Enclaves provide an easy way to partition the machine to support co-location of
policies and tenants, a particularly important feature as machines scale out
horizontally to contain hundreds of CPUs and new accelerators. Thus, multiple
enclaves can be constructed with *disjoint* sets of CPUs.
#### Rebootless Upgrades
ghOSt supports rebootless upgrades of scheduling policies, using an enclave to
encapsulate current thread and CPU state for a policy undergoing an upgrade.
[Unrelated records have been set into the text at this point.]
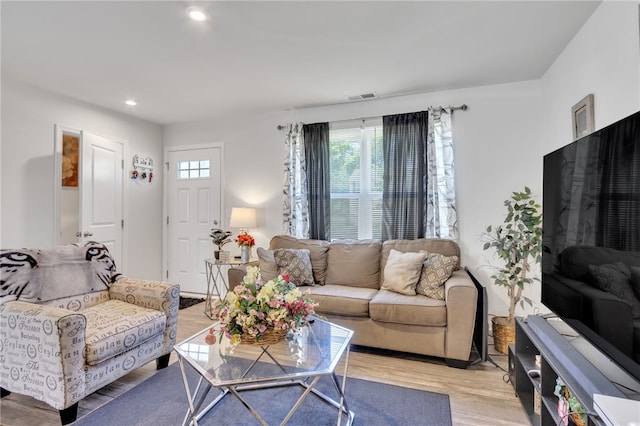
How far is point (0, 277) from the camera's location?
6.48 ft

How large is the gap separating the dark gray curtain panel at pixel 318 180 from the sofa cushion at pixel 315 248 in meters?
0.23

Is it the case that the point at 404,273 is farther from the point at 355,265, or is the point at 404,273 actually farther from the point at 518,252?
the point at 518,252

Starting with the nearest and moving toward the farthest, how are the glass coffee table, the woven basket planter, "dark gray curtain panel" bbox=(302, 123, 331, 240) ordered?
the glass coffee table < the woven basket planter < "dark gray curtain panel" bbox=(302, 123, 331, 240)

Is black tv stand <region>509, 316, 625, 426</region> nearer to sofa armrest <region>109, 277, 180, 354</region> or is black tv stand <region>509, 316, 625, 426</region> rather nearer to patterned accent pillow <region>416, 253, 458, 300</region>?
patterned accent pillow <region>416, 253, 458, 300</region>

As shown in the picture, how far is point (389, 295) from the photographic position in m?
2.77

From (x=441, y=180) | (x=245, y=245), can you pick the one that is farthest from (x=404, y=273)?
(x=245, y=245)

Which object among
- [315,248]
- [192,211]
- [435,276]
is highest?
[192,211]

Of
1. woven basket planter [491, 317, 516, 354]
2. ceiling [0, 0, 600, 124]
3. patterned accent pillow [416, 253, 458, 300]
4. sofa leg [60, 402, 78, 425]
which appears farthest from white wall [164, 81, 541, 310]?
sofa leg [60, 402, 78, 425]

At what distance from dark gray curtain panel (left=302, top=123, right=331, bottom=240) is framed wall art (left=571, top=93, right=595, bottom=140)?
2268mm

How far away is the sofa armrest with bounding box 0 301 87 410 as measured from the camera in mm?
1743

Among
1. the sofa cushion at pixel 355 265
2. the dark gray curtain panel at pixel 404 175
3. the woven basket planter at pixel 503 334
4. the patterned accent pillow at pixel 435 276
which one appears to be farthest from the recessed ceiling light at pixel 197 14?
the woven basket planter at pixel 503 334

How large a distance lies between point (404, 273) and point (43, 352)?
251cm

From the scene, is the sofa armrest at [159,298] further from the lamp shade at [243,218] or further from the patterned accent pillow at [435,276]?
the patterned accent pillow at [435,276]

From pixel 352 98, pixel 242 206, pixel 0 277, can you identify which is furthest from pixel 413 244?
pixel 0 277
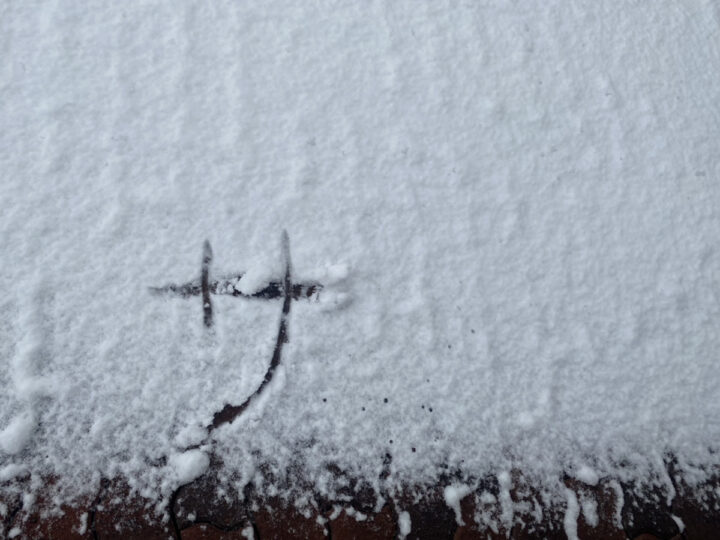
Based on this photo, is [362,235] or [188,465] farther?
[362,235]

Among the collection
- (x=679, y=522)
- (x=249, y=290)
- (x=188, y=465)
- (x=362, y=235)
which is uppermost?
(x=362, y=235)

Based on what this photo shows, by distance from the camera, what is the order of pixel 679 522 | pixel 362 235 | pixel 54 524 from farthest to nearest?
1. pixel 362 235
2. pixel 679 522
3. pixel 54 524

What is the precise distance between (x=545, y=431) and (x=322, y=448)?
0.43 m

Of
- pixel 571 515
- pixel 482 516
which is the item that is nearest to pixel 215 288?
pixel 482 516

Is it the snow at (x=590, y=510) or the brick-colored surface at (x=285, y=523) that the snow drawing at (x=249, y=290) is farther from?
the snow at (x=590, y=510)

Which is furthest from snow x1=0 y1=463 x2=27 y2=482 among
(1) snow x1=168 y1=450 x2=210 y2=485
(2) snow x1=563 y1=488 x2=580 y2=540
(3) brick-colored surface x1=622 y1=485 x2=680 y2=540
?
(3) brick-colored surface x1=622 y1=485 x2=680 y2=540

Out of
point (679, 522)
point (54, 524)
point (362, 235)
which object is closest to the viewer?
point (54, 524)

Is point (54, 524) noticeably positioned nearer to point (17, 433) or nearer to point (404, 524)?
point (17, 433)

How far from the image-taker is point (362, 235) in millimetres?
1086

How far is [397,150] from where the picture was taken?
117cm

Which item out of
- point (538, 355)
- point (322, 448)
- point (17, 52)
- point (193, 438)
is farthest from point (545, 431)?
point (17, 52)

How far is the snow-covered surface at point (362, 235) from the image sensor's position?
38.1 inches

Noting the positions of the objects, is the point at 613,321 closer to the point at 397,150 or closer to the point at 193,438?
the point at 397,150

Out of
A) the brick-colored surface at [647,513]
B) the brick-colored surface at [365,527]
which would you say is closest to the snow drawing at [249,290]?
the brick-colored surface at [365,527]
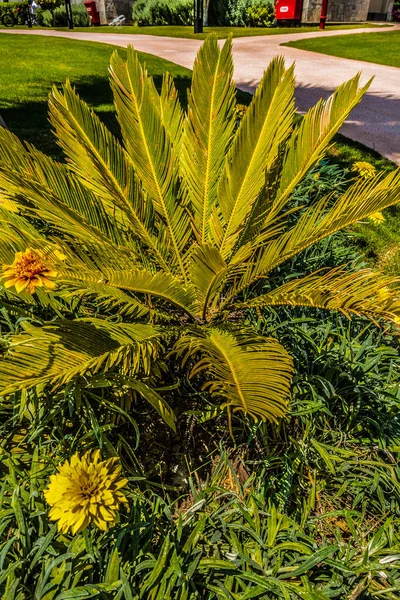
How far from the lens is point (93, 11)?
2225cm

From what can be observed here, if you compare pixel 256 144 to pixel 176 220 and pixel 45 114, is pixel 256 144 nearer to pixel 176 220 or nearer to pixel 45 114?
pixel 176 220

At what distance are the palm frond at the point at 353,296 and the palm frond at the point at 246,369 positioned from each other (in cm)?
20

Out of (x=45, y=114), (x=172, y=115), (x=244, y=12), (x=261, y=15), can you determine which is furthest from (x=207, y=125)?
(x=244, y=12)

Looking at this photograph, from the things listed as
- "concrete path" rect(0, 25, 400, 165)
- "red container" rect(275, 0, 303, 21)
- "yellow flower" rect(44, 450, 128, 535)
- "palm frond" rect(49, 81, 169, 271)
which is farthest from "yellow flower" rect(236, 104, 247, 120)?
"red container" rect(275, 0, 303, 21)

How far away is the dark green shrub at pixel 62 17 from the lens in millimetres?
22359

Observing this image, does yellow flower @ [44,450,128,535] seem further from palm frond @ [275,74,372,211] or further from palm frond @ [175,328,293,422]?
palm frond @ [275,74,372,211]

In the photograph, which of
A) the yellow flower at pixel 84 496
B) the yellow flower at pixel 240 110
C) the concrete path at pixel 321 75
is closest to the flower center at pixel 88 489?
the yellow flower at pixel 84 496

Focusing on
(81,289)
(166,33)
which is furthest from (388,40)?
(81,289)

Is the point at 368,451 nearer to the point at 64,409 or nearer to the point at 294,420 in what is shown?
the point at 294,420

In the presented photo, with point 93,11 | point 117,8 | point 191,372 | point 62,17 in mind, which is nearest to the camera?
point 191,372

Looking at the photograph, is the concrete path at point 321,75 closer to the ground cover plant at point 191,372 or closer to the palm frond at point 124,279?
the ground cover plant at point 191,372

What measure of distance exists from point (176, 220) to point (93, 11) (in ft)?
80.4

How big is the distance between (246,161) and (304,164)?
25 cm

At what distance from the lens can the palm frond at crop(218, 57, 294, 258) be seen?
202 cm
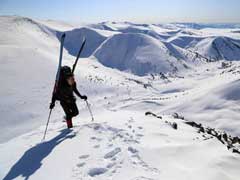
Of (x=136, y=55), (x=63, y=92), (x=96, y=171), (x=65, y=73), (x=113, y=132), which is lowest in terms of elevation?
(x=136, y=55)

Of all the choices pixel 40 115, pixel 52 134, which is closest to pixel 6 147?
pixel 52 134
When you want to upgrade a policy, the agents in the new process that you launch
attempt to attach to the existing enclave, waiting for the old agents running in
the enclave to exit. Once the old agents exit, the new agents take over the
enclave and begin scheduling.
#### Handling Scheduler Failures
ghOSt also recovers from scheduler failures (e.g., crashes, malfunctions, etc.)
without triggering a kernel panic or machine reboot. To recover from a scheduler
failure, you should generally destroy the failed scheduler's enclave and then
launch the scheduler again. Destroying an enclave will kill the malfunctioning
agents if necessary and will move the threads in the ghOSt scheduling class to
CFS (Linux Completely Fair Scheduler) so that they can continue to be scheduled
until you potentially pull them into ghOSt again.
To see all enclaves that currently exist in ghOSt, use \`ls\` to list them via
\`ghostfs\`:
\`\`\`
$ ls /sys/fs/ghost
ctl enclave_1 version
\`\`\`
To kill an enclave, such as \`enclave_1\` above, run the following command,
replacing \`enclave_1\` with the name of the enclave:
\`\`\`
echo destroy > /sys/fs/ghost/enclave_1/ctl
\`\`\`
To kill all enclaves (which is generally useful in development), run the
following command:
\`\`\`
for i in /sys/fs/ghost/enclave_*/ctl; do echo destroy > $i; done
\`\`\`